Anwohner in Gostenhof kämpfen um ihre Gärten
26.9.2017, 06:00 UhrAllen acht Mietparteien des Anwesens Spenglerstraße 13 und 13a in Gostenhof wurde der Garten zum 30. September gekündigt, was die Betroffenen auf die Barrikaden gebracht hat. "Wir kämpfen um unsere Gärten", sagt Luise Oßmann mit Tränen in den Augen. Seit 1968 wohnt sie und ihr Mann hier. Sie baut Blumen und Gemüse an, liebt ihren Gartenzwerg und ihre Blumenampeln. Ihr gepachteter Garten ist ihre Erholungszone "und jetzt wollen sie mir meinen Urlaub da hinten wegnehmen", sagt Oßmann.
Ein Protest-Grillabend mit Erfahrungsaustausch fand kürzlich im "Spenglerhof" statt, wo an der Fassade ein großes Transparent den Kampfgeist der Anwohner untermauert. Verena Bäumler hat als eine der Betroffenen die Nachbarschaft eingeladen und im Stadtteil für Aufmerksamkeit gesorgt.
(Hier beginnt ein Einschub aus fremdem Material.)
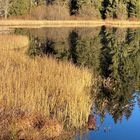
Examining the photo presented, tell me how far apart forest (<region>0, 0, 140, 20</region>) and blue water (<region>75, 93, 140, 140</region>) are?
59.6 meters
An die 40 Neugierige kamen, man aß und trank zusammen — und an jedem Garten hingen Protestschilder, um auf die Bedeutung der Grünzone hinzuweisen. Das Datum des Grillabends hatte auch etwas Symbolträchtiges: Am gleichen Tag sollte die Übergabe der Gärten an die Vermietungsgesellschaft Vonovia SE erfolgen, was die Mieter aber abgelehnt hatten.
Von einer Räumung also keine Spur. Das sei Absicht, sagt Christine Wimmer, eine der vier WG-Bewohner im Haus. Sie erzählt von "vielen Tränen", die schon geflossen seien, seitdem alle in der Spenglerstraße 13 und 13a im April die Gartenkündigung für Ende September erhielten.
"Total wichtig für die Kinder"
Heike Zander will wie alle weiteren mit allen Mitteln den Garten erhalten. Sie haben drei Kinder und die Mama unterstreicht, wie wichtig der Garten für sie sei. Sie macht derzeit eine Ausbildung und könne nachmittags nicht noch einen Spielplatz aufsuchen. Bei ihrem Sohn Rahim, sieben Jahre alt, wurde Autismus festgestellt: "Es ist total wichtig, dass er sicher rausgehen und sich frei bewegen kann."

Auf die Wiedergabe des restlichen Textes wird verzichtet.